Pros and cons of 2020 resolutions: chancellor and students discuss

Some may see their resolutions through, while others watch resolutions fizzle out by February

Inevitably, an abundance of resolutions are made at the start of each new year — for some, resolutions can be as broad as ‘study harder’ or ‘be kinder.’ For others, resolutions are more specific or work toward a desired outcome, such as kicking a daily Starbucks habit or engaging in self-reflection once a week. 

Research statistics show that many resolutions made are fitness or health related, followed by money and mental wellness resolutions. Most New Year’s resolutions, however, are not kept for 12 months — in fact, according to the research, more than 80% of resolutions fail by February. 

While many choose to set goals for themselves, others do not find purpose in creating resolutions — including UC Davis Chancellor Gary May, who does not believe in New Year’s resolutions.

“From a personal standpoint, I have never been a big believer in New Year’s resolutions,” May said via email. “However, my daily goals are also applicable to a longer-term perspective. Those are to learn something, help people, and try to make the world better. This is what I resolve to continue to do in 2020 and beyond.”

In response to whether or not she sets New Year’s resolutions every year, Ching Sun, a second-year chemical engineering major, said “no.” 

“I don’t [set resolutions every year],” Sun said. “Sometimes I would set goals for myself throughout the year instead of making a list at the beginning of the year. When I make New Year’s resolutions, they usually last about two or three months and then they go on and off.”

Sun noted that she looks to the previous year to see what she could improve upon in the coming year — “This year, I want to put a lot more effort into school and I want to learn to manage my money,” Sun said. 

As Chancellor, May has high ambitions for UC Davis in 2020.

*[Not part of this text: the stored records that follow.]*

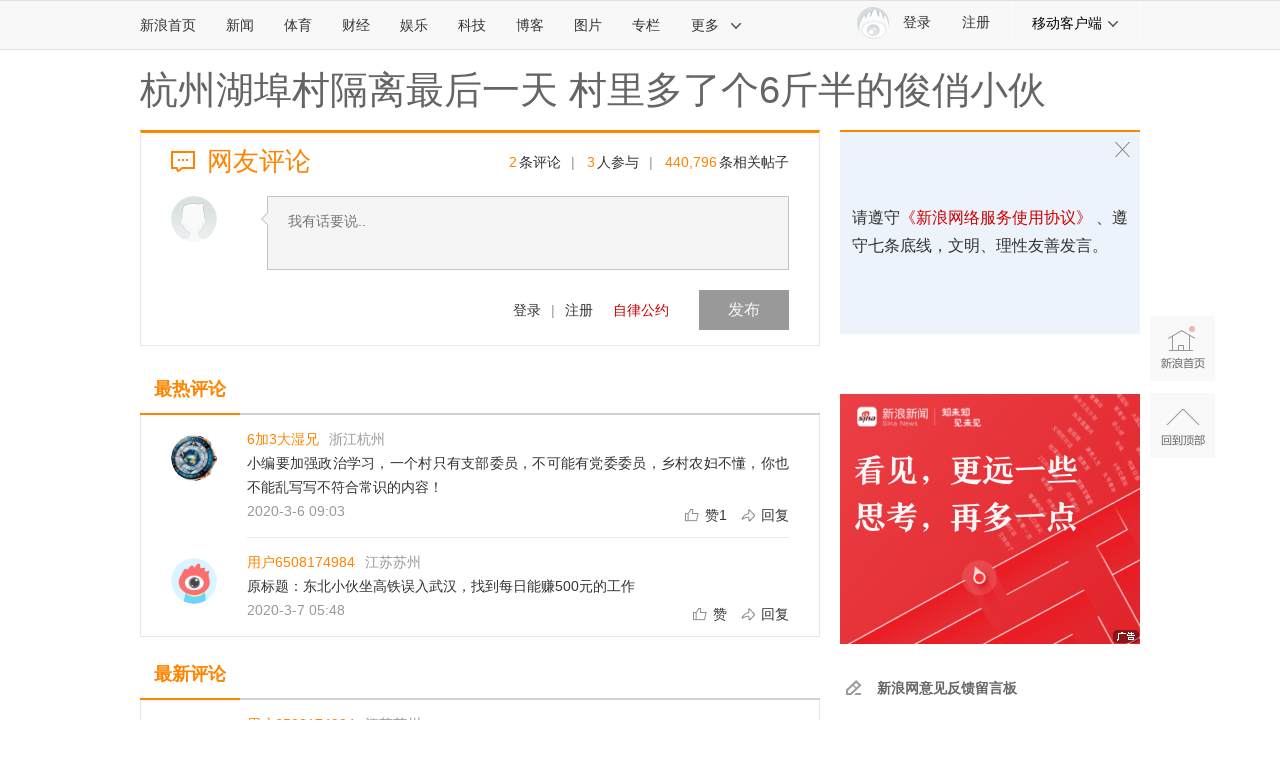

--- FILE ---
content_type: application/javascript
request_url: https://sax.sina.com.cn/newimpress?rotate_count=51&TIMESTAMP=mkkewp1k&referral=https%3A%2F%2Fcomment5.news.sina.com.cn%2Fcomment%2Fskin%2Fdefault.html%3Fchannel%3Dzhejiang%26newsid%3Dcomos-imxxstf6438351&adunitid=PDPS000000006483&am=%7Bds%3A1280x720%2Cfv%3A0%2Cov%3ALinux%20x86_64%7D&callback=_sinaads_cbs_vjgypj
body_size: -31
content:
_sinaads_cbs_vjgypj({"ad":[],"mapUrl":[]})

--- FILE ---
content_type: application/javascript; charset=utf-8
request_url: https://interface.sina.cn/general_utility_api.d.json?mod=non_standard_pdps_conf&from=pc&pdps=PDPS000000006483&callback=_sinaads_cbs_eoq47t
body_size: 235
content:
_sinaads_cbs_eoq47t({"result":{"status":{"code":0,"msg":"ok","from_cache":false,"timer":null,"time":1768781624.0039},"data":{"pdps_conf":[]}}})

--- FILE ---
content_type: application/javascript
request_url: https://sax.sina.com.cn/newimpress?rotate_count=51&TIMESTAMP=mkkewp1k&referral=https%3A%2F%2Fcomment5.news.sina.com.cn%2Fcomment%2Fskin%2Fdefault.html%3Fchannel%3Dzhejiang%26newsid%3Dcomos-imxxstf6438351&adunitid=PDPS000000006484&am=%7Bds%3A1280x720%2Cfv%3A0%2Cov%3ALinux%20x86_64%7D&callback=_sinaads_cbs_rwi215
body_size: -30
content:
_sinaads_cbs_rwi215({"ad":[],"mapUrl":[]})

--- FILE ---
content_type: application/javascript; charset=utf-8
request_url: https://interface.sina.cn/general_utility_api.d.json?mod=non_standard_pdps_conf&from=pc&pdps=PDPS000000058114&callback=_sinaads_cbs_98h6q0
body_size: 236
content:
_sinaads_cbs_98h6q0({"result":{"status":{"code":0,"msg":"ok","from_cache":false,"timer":null,"time":1768781625.9688},"data":{"pdps_conf":[]}}})

--- FILE ---
content_type: application/javascript; charset=utf-8
request_url: https://interface.sina.cn/general_utility_api.d.json?mod=non_standard_pdps_conf&from=pc&pdps=PDPS000000055083&callback=_sinaads_cbs_xm1o0e
body_size: 351
content:
_sinaads_cbs_xm1o0e({"result":{"status":{"code":0,"msg":"ok","from_cache":false,"timer":null,"time":1768781623.3048},"data":{"pdps_conf":{"PDPS000000055083":{"is_enable":"0","back_pic":"https://n.sinaimg.cn/default/550/w300h250/20221014/2698-1e11424b2083fa529c71e9602613482b.jpg","back_pic_width":"300","back_pic_height":"250"}}}}})

--- FILE ---
content_type: application/javascript;charset=utf-8
request_url: https://comment.sina.com.cn/hotnews/info?format=js&channel=zhejiang&hotid=zhejiang_day&callback=jsonp_1768781619639&_=1768781619639
body_size: 45
content:
jsonp_1768781619639(var data={"result":{"encoding":"utf-8","hotnews":null,"language":"ch","status":{"msg":"","code":0}}})

--- FILE ---
content_type: application/javascript
request_url: https://sax.sina.com.cn/newimpress?rotate_count=51&TIMESTAMP=mkkewp1k&referral=https%3A%2F%2Fcomment5.news.sina.com.cn%2Fcomment%2Fskin%2Fdefault.html%3Fchannel%3Dzhejiang%26newsid%3Dcomos-imxxstf6438351&adunitid=PDPS000000058114&am=%7Bds%3A1280x720%2Cfv%3A0%2Cov%3ALinux%20x86_64%7D&callback=_sinaads_cbs_vt82on
body_size: -31
content:
_sinaads_cbs_vt82on({"ad":[],"mapUrl":[]})

--- FILE ---
content_type: application/javascript; charset=utf-8
request_url: https://interface.sina.cn/general_utility_api.d.json?mod=non_standard_pdps_conf&from=pc&pdps=PDPS000000006484&callback=_sinaads_cbs_el70fm
body_size: 236
content:
_sinaads_cbs_el70fm({"result":{"status":{"code":0,"msg":"ok","from_cache":false,"timer":null,"time":1768781623.3043},"data":{"pdps_conf":[]}}})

“We expect to make significant progress on many fronts, including empowering students to be agents of their own success, making discoveries that address societal challenges, raising the status and international visibility of our university, serving the regional and state communities, and generating research and philanthropic resources to accomplish these goals,” May said. “The specific framework for how we address these objectives in 2020 and the coming decade is best summarized in our strategic plan, ‘To Boldly Go.’”

In summary, ‘To Boldly Go’ addresses how the university strides to guide itself “to new heights of distinction” and “maximize opportunities as a driver of innovation and economic growth for the public good,” with five strategic plan goals, following its responsibilities as a public land-grant university.

Whether or not students maintain their resolutions is a personal decision, and everyone has a different method of self-motivation. Given trends, however, it seems that more ambitious goals may burn out quickly — something students may or may not want to take into account when planning out their 2020.